▸ GIVEN TEXT
## BEGIN
This will start the hyperparameter sweep. W&B will automatically try different LoRA configurations.


In [None]:
# Initialize the sweep
sweep_id = wandb.sweep(
    sweep_config, 
    project=WANDB_PROJECT,
    entity=WANDB_ENTITY
)

print(f"LoRA Sweep initialized with ID: {sweep_id}")
print(f"View at: https://wandb.ai/{WANDB_ENTITY or 'your-username'}/{WANDB_PROJECT}/sweeps/{sweep_id}")


In [None]:
# Run the sweep
# count: number of runs to execute (increase for more thorough search)
wandb.agent(sweep_id, function=train_with_lora_config, count=15)

print("\n" + "="*80)
print("LORA SWEEP COMPLETED")
print("="*80)
print(f"View results at: https://wandb.ai/{WANDB_ENTITY or 'your-username'}/{WANDB_PROJECT}/sweeps/{sweep_id}")


## 6. Analyze Results

After the sweep completes, examine the best configuration from the W&B dashboard.
## END
▸ YOUR TASK
Rewrite the paragraph of the sweep notebook above that begins "This will start the hyperparameter sweep" as a brief two-point list that keeps its main facts.

▸ DATASET CONTENT
## BEGIN
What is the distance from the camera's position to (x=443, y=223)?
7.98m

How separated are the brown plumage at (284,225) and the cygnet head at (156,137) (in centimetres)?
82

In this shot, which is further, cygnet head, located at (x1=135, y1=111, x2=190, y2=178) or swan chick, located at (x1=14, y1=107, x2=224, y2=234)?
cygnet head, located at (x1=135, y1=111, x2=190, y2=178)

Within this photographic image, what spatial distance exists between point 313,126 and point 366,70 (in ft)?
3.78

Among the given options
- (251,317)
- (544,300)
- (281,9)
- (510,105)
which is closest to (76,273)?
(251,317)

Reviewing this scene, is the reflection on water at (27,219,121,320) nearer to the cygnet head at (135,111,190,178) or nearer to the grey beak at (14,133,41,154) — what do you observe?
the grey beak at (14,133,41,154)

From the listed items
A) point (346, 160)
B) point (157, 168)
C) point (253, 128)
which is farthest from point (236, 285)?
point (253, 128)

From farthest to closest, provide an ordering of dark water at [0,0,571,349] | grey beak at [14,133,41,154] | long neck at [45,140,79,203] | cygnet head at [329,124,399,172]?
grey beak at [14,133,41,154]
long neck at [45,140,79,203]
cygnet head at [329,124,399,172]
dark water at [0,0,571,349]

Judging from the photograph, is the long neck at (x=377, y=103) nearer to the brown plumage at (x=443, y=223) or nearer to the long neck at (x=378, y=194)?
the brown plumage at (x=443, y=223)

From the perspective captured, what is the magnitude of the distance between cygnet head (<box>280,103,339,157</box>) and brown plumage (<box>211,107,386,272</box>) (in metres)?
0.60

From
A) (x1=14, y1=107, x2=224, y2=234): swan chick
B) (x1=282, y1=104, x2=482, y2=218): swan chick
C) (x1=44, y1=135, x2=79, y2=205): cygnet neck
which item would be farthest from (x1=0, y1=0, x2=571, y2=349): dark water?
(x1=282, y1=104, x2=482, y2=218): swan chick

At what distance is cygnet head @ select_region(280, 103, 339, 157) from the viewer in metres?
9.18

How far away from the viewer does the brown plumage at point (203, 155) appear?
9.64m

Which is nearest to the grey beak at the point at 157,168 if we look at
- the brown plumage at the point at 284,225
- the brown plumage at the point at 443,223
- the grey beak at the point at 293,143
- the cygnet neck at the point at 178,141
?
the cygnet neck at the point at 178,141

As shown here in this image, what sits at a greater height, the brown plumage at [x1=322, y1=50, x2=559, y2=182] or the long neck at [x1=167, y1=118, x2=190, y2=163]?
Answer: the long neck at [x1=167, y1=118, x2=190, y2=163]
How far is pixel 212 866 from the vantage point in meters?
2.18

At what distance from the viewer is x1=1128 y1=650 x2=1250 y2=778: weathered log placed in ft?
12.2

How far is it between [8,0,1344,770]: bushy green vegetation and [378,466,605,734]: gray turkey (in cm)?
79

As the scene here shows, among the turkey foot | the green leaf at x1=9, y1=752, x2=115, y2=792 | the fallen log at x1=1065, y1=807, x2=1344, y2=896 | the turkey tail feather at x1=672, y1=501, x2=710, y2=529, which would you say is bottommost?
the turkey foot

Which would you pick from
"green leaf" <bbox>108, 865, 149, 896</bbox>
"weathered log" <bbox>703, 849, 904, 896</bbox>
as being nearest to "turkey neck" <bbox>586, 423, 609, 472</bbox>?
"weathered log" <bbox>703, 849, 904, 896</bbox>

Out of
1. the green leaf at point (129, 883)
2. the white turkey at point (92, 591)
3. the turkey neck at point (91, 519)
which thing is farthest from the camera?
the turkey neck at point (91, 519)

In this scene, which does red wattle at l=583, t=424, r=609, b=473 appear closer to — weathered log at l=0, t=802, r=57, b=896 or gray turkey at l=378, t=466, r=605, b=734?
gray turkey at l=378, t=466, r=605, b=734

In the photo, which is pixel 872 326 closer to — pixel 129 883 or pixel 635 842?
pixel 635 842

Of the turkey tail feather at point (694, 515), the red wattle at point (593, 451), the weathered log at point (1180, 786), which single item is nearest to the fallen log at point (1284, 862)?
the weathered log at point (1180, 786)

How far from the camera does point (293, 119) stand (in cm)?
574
## END
▸ FULL SOLUTION
- This starts the hyperparameter sweep.
- W&B automatically tries different LoRA configurations.